Indexing degradations

Let's start with a simple example. This Rust code will perform poorly:

    let arr = ['a', 'b', 'c', 'd', 'e', 'f'];

for i in 0..arr.len() {
println!("{}", arr[i]);
}

This will, of course, work, and it's perfectly safe. We create an index that goes from 0 to the length of the array (6 in this case), but exclude the last one, so the i binding will take the values 0, 1, 2, 3, 4, and 5. For each of them, it will get the element at that index in the array and print it in a new line. There is one problem with this approach though. In C/C++, an equivalent code will simply add the size of the element to the pointer in the array and get the next element, but that sometimes causes issues. Look at this code:

    let arr = ['a', 'b', 'c', 'd', 'e', 'f'];

for i in 0..arr.len() + 1 {
println!("{}", arr[i]);
}

In this case, we are iterating until the array length + 1, and since ranges are exclusive, the last index will be 6. This means it will try to get the seventh element in the array, but there is no seventh element. In C/C++, this will create a buffer overflow and will get whatever is next in the memory. In the case that this memory is outside the program, you will get a segmentation fault, but if it's part of the program, it will print whatever was in that position, leading to leaks. Of course, that is not possible in Rust, since Rust is a memory-safe language, so what will happen?

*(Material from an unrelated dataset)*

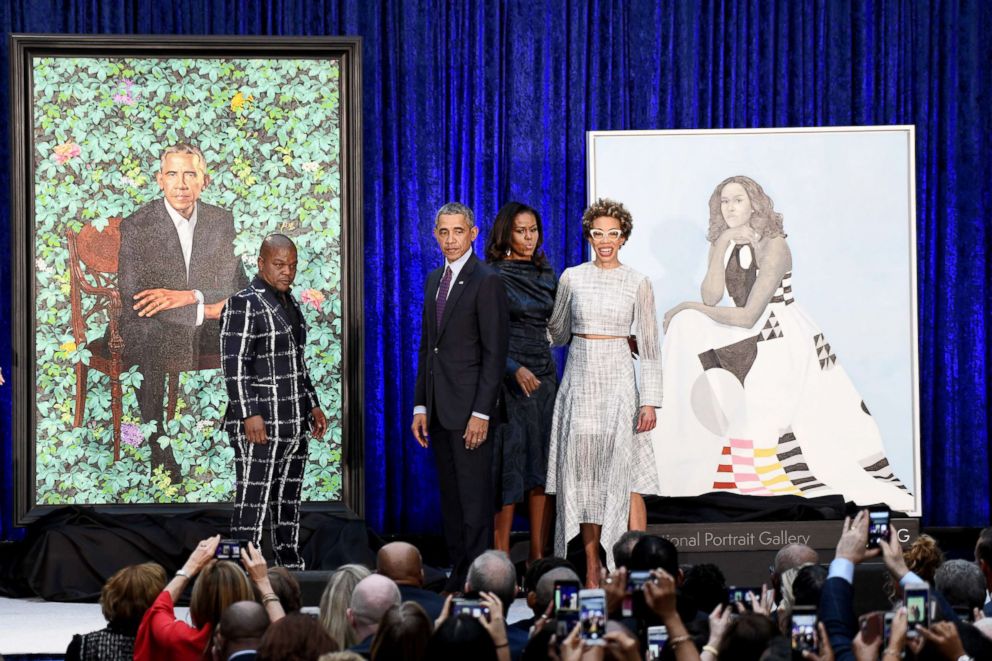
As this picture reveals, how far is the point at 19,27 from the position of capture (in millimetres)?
7750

Well, the answer is surprising—it will panic the program, unwind the stack (call all the destructors of all the variables in the stack), and exit the program safely without trying to access invalid memory. Depending on your perspective, you might think great, I will no longer have buffer overflows, or you might think oh my God, the whole server will go down to prevent a buffer overflow. Well, the second can be mitigated by stopping the panic and recovering the proper server state, already implemented in most frameworks, so it's mostly a win-win.

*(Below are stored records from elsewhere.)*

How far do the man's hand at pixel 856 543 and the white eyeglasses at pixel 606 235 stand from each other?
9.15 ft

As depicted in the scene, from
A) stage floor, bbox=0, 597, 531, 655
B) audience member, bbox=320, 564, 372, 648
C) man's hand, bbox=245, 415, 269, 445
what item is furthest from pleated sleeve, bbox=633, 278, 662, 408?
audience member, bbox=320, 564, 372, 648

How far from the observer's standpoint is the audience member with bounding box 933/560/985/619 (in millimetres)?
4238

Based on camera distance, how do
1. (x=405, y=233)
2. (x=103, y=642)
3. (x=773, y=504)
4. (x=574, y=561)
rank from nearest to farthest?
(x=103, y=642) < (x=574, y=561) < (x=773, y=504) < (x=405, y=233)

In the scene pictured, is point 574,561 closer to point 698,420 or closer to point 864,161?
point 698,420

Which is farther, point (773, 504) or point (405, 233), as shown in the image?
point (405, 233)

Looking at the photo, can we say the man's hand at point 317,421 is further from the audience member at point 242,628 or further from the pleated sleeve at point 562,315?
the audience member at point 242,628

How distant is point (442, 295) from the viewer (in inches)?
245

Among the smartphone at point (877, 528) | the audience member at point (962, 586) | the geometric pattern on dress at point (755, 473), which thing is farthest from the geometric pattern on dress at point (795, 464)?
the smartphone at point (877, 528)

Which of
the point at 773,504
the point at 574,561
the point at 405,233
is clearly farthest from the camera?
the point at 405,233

But is it? How does Rust know if the index is out of bounds? In this simple example, the compiler could know that the arr variable has only six elements, so trying to access the seventh would violate memory constraints. But what about this more complex program:

    fn print_request(req: Request) {
for i in 0..req.content_length {
println!("{}", req.data[i]);
}
}

Here I'm receiving an HTTP request (very naively represented) that has at least one content_length attribute and one data attribute. The first should contain the length of the data field, in a number of bytes, while the second will be a vector of bytes. Let's suppose we don't have the len() function in that data field, and that we trust the content_length attribute. What if somebody were to send us an invalid request with a bigger content_length than the actual length of the content? The compiler wouldn't know this in advance because the request originated at runtime from a TCP connection, but again, Rust must always be memory-safe (unless working in an unsafe scope, which is not the case).

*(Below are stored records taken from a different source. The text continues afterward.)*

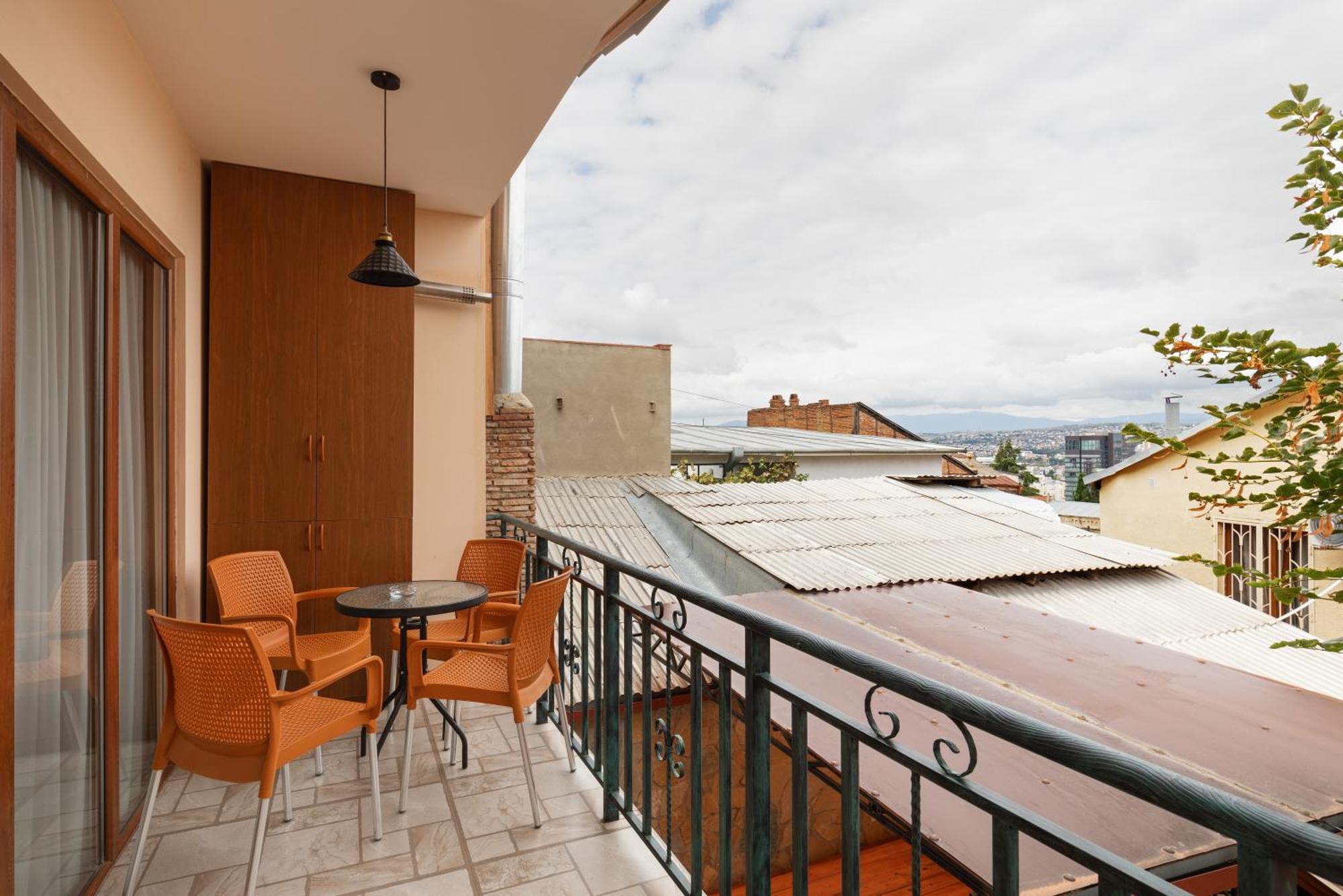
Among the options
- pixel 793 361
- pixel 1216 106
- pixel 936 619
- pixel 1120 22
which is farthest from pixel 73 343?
pixel 793 361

Well, what happens is that the index operation has two parts. First, it checks the bounds of the slice, and if the index is fine, it will return the element; if not, it will panic. And yes, it does this for every indexing operation. So in this case, if the request is a valid request with a supposed 1 million bytes (1 MB), it will compare the index to the length of the vector 1 million times. That is at least 2 million extra instructions (the comparison and the branching for each, at least). That becomes much less efficient than the equivalent C/C++ code.